L’avenir du DC Fandome est-il virtuel ?

Maintenant, il y a quelques points clés à souligner : aucun des panels ne semblait en direct. Les interviews semblaient préenregistrées. WarnerMedia (société mère de Warner Bros. et DC Comics) dispose également d'une équipe de montage interne.

Il est beaucoup plus facile de prendre le temps de monter ensemble une émission de huit heures que d'essayer de travailler avec des flux en direct provenant du monde entier. Les équipes ont eu le temps de trouver comment faire en sorte qu'une convention virtuelle ait l'air de quelque chose qui mérite d'être écouté pendant huit heures.

Même les moments les plus coriaces de la convention, et les petits panels qui n'étaient pas aussi intéressants, ont fonctionné en raison de la façon dont l'ensemble de l'événement a été planifié.

Les conventions virtuels ne sont pas près de disparaître. Elles se déroulent toujours sur YouTube, dans des jeux comme Minecraft, et sur de nouvelles plateformes spécialisées que les marques expérimentent par elles-mêmes. Complex Networks, par exemple, lance une convention virtuelle d'une semaine appelée ComplexLand, conçue pour être un "univers virtuel avec des avatars personnalisables, des drops exclusifs, des performances musicales, des conversations, des projections et plus encore", selon un communiqué de presse.

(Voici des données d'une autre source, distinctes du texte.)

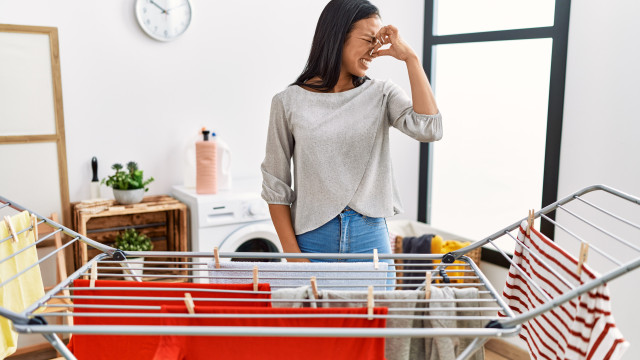 Roupas com cheiro desagradável depois de lavar? Eis as razões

Les conventions virtuelles sont longues, c’est une stricte vérité. Les gens regardent chez eux, dans leur chambre, plutôt que dans des salles de bal géantes remplies d'autres fans excités. Il est extrêmement difficile d'essayer d'apporter une partie de cette énergie conventionnelle aux gens par voie numérique, mais ce que le FanDome a prouvé, c'est qu'il est très utile de trouver des moyens de faire les cent pas et de donner aux spectateurs quelque chose à regarder à la place des écrans d'appel Zoom qui les épuisent déjà.